There have been many glorious recordings
of Richard Strauss’s Four Last Songs, his final and possibly his most exquisite
celebration of the soprano voice, since their first performance by Kirsten
Flagstad at London’s Royal Albert Hall in May 1950. These have included
Janowitz, Jurinac, Schwarzkopf, Della Casa, Te Kanawa etc. This year
another sublime performance was committed to disc by Soile Isokoski
with the Berlin Radio Symphony Orchestra conducted by Marek Janowski
on Ondine ODE982-2, a recording that narrowly missed my critic’s 2002
choice short list. (Janowski’s accompaniment features ravishing horn
and fiddle solos in the ‘September’ and ‘Beim Schlafengehen’ songs respectively.)
This reissue enters an intensely competitive field.
Augér’s beautiful timbre, her silken,
seemingly effortless contouring of Strauss’s sinuous, sensual vocal
lines and her affecting expressive singing make this a most distinguished
reading, comparable with any of the performances identified above. Previn’s
accompaniment is sympathetic. (Augér’s untimely death in 1993 when she
was only in her early 50s was a tragic loss to music.)
Richard Strauss’s Ein
Heldenleben is not an easy work to bring off convincingly.
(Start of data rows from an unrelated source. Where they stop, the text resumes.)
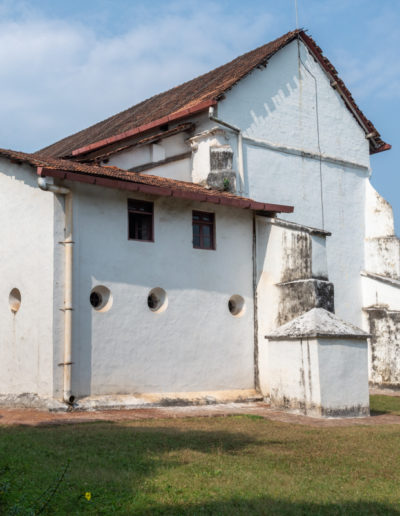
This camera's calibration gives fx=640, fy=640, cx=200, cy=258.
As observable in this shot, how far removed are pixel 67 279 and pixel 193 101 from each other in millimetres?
7804

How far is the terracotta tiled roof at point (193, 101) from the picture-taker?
17375 mm

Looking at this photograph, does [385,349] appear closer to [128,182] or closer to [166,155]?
[166,155]

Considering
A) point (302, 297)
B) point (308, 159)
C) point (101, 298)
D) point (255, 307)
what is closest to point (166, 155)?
point (308, 159)

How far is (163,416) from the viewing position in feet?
37.6

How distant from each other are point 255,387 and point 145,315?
3657mm

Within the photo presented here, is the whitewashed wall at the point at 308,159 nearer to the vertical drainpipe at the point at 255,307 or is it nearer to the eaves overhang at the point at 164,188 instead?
the vertical drainpipe at the point at 255,307

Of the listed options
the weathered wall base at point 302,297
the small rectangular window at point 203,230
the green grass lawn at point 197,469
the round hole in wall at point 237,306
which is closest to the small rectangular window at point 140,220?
the small rectangular window at point 203,230

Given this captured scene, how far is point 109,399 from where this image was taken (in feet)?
40.9

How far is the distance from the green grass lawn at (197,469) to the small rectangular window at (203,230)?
548cm

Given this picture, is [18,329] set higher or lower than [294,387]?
higher

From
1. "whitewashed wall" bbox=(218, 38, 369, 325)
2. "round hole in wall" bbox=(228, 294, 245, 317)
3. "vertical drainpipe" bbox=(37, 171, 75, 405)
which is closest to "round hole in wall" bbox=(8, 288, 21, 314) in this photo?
"vertical drainpipe" bbox=(37, 171, 75, 405)

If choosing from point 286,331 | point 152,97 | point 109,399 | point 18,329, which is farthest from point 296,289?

I can only remember one interpretation of its pompous, overblown personal
agenda that has persuaded me – well nearly – that of Celibidache with
the SWR Stuttgart Radio Symphony Orchestra in a boxed set of his recordings
of Richard Strauss works (DG 453 190-2).
Here Previn with the Vienna Philharmonic
is not quite so successful. There is swagger for the opening portrait
of the hero but Celibidache’s biting satire for the hero’s adversaries
is missing, the hero’s helpmate is not quite so capricious or beguiling
either. Previn’s battlefield is an exciting place and ultimately gloriously
victorious but again it lacks the depth and realistic perspectives of
the Stuttgart performance. Previn’s reading of the hero’s works of peace
movement is reasonably successful avoiding a tendency towards banality
that can trap less wary interpreters.
Augér beguiles in Richard Strauss’s Four Last Songs. Previn turns in a very satisfactory
reading of the flawed Ein Heldenleben.